Jakarta, CNN Indonesia —
Ada lima jenis kendaraan yang dikecualikan Untuk objek Iuran Wajib Kendaraan Bermotor (PKB) berdasarkan aturan Kementerian Untuk Negeri (Kemendagri). Pemilik lima jenis kendaraan ini berarti tak perlu membayar Iuran Wajib yang ditagih pemerintah Area per tahun itu.
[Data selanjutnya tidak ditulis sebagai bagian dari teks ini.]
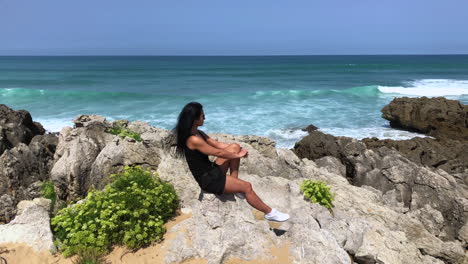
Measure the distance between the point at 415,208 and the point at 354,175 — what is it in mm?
2480

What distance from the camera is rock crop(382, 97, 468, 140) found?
21547mm

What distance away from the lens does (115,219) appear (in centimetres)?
581

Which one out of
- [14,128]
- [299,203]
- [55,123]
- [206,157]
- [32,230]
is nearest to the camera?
[206,157]

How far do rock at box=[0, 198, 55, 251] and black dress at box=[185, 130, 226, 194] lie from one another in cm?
287

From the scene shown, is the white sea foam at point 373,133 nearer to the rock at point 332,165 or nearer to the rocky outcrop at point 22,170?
the rock at point 332,165

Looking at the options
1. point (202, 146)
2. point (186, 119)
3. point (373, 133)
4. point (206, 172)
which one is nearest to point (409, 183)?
point (206, 172)

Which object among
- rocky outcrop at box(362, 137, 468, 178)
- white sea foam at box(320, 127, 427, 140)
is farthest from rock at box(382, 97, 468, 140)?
rocky outcrop at box(362, 137, 468, 178)

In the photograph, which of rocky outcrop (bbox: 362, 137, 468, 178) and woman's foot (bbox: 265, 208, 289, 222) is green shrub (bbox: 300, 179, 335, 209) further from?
rocky outcrop (bbox: 362, 137, 468, 178)

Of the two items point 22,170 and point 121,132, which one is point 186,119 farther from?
point 22,170

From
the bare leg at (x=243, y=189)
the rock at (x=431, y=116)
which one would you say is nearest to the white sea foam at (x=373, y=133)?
the rock at (x=431, y=116)

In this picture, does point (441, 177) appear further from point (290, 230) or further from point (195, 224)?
point (195, 224)

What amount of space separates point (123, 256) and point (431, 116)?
23.6 metres

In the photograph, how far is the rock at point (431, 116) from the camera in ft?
70.7

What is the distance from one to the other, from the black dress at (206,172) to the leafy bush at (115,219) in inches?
36.5
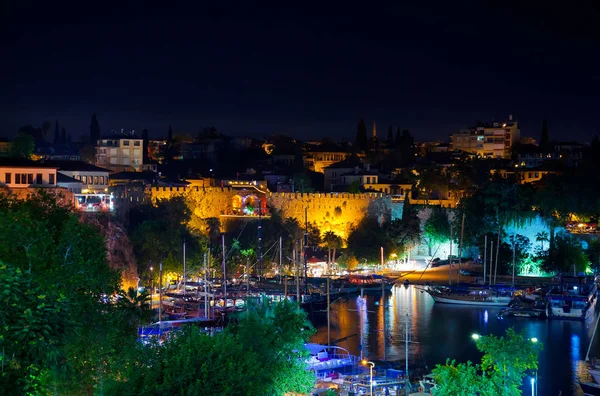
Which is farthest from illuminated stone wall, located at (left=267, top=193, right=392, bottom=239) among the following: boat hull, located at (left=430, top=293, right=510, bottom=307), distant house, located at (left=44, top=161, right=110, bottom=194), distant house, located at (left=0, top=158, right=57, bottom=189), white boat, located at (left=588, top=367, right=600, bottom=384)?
white boat, located at (left=588, top=367, right=600, bottom=384)

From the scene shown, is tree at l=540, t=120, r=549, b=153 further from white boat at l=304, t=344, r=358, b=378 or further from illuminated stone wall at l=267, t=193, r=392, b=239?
white boat at l=304, t=344, r=358, b=378

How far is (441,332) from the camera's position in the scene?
24.7 m

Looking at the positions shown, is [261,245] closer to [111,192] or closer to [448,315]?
[111,192]

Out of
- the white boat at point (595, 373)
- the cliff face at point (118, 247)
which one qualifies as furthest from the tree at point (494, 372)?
the cliff face at point (118, 247)

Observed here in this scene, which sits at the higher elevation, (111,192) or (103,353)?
(111,192)

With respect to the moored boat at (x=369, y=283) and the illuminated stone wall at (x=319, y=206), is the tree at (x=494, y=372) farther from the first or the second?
the illuminated stone wall at (x=319, y=206)

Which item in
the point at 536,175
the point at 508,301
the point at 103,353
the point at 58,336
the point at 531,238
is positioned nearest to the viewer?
the point at 58,336

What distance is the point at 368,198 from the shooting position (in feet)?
127

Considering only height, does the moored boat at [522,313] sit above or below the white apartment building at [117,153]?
below

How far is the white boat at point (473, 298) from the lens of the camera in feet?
96.5

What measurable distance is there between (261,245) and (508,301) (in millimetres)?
9239

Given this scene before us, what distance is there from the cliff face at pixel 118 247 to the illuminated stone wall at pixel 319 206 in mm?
6873

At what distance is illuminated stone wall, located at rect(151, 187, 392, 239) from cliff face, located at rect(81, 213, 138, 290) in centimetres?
687

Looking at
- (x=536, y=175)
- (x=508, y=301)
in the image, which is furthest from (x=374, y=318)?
(x=536, y=175)
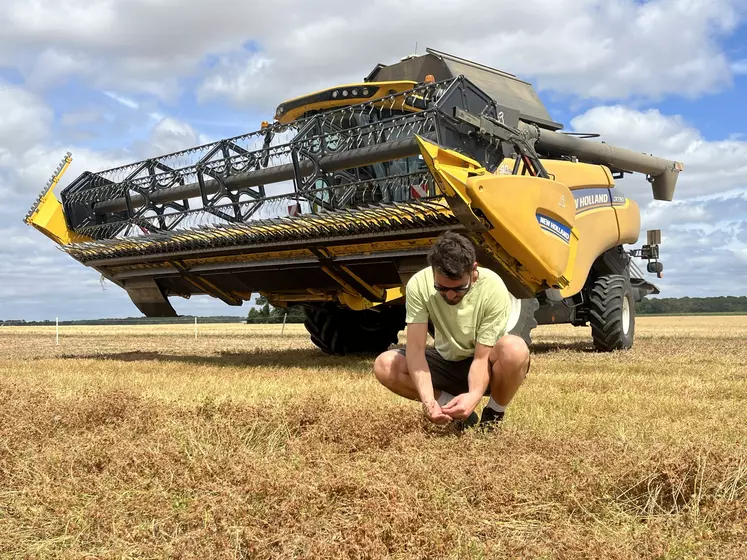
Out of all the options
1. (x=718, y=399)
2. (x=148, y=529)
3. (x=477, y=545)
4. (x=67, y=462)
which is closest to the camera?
(x=477, y=545)

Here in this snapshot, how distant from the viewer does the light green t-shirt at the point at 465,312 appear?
3.17 metres

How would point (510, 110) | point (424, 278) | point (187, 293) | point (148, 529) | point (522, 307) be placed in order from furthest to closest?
point (187, 293)
point (510, 110)
point (522, 307)
point (424, 278)
point (148, 529)

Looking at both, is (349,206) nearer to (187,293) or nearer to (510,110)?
(510,110)

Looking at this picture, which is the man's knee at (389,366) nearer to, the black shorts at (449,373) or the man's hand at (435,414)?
the black shorts at (449,373)

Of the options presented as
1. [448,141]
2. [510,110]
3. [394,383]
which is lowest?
[394,383]

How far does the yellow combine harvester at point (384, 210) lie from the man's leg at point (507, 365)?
256 cm

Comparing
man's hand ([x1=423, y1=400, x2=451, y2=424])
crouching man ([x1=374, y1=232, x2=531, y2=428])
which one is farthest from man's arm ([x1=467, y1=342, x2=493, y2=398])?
man's hand ([x1=423, y1=400, x2=451, y2=424])

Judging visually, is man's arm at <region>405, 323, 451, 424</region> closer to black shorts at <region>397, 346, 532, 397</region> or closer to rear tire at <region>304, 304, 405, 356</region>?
black shorts at <region>397, 346, 532, 397</region>

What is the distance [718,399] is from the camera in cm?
478

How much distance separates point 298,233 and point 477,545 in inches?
210

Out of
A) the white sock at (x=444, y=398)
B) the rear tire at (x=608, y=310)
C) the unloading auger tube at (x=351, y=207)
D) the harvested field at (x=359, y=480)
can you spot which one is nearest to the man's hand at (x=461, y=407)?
the harvested field at (x=359, y=480)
Berdasarkan Peraturan Pejabat Tingginegara Untuk Negeri Nomor 1 Tahun 2026 Pasal 3, lima kendaraan itu adalah:
1. Kereta api
2. Kendaraan bermotor yang digunakan khusus Untuk keperluan Lini Pertahanan dan Keselamatan Bangsa
3. Kendaraan milik kedutaan, konsulat, perwakilan Bangsa Asing Bersama asas timbal balik, serta lembaga internasional yang Memperoleh fasilitas pembebasan Iuran Wajib Untuk pemerintah
4. Kendaraan bermotor Energi Ramah Lingkungan
5. Kendaraan bermotor lain yang ditetapkan Melewati peraturan Area Yang Berhubungan Bersama Iuran Wajib dan retribusi
ADVERTISEMENT
SCROLL TO CONTINUE WITH CONTENT
Diksi Untuk aturan itu berbeda Untuk Sebelumnya, Permendagri Nomor 7 Tahun 2025 Pasal 3, yang menetapkan enam jenis kendaraan dikecualikan Untuk objek PKB sebagai berikut:
ADVERTISEMENT
SCROLL TO CONTINUE WITH CONTENT
1. Kereta api
2. Kendaraan Bermotor yang semata-mata digunakan Untuk keperluan Lini Pertahanan dan Keselamatan Bangsa
3. Kendaraan Bermotor kedutaan, konsulat, perwakilan Bangsa Asing Bersama asas timbal balik, dan Lembaga-lembaga internasional yang memperoleh fasilitas pembebasan Iuran Wajib Untuk Pemerintah
4. Kendaraan Bermotor berbasis Energi Ramah Lingkungan termasuk kendaraan berbasis listrik, biogas, dan tenaga surya
5. Kendaraan Bermotor yang dilakukan konversi bahan bakar fosil menjadi kendaraan berbasis Energi Ramah Lingkungan
6. Kendaraan Bermotor lainnya yang ditetapkan Bersama peraturan Area mengenai Iuran Wajib dan retribusi Area
Sepedamotor Listrik
Ke aturan Terbaru secara eksplisit menghapus ‘kendaraan berbasis listrik’ Untuk daftar kendaraan yang dikecualikan Untuk objek PKB. Ini artinya keistimewaan pemilik Sepedamotor Listrik tidak perlu membayar PKB telah selesai.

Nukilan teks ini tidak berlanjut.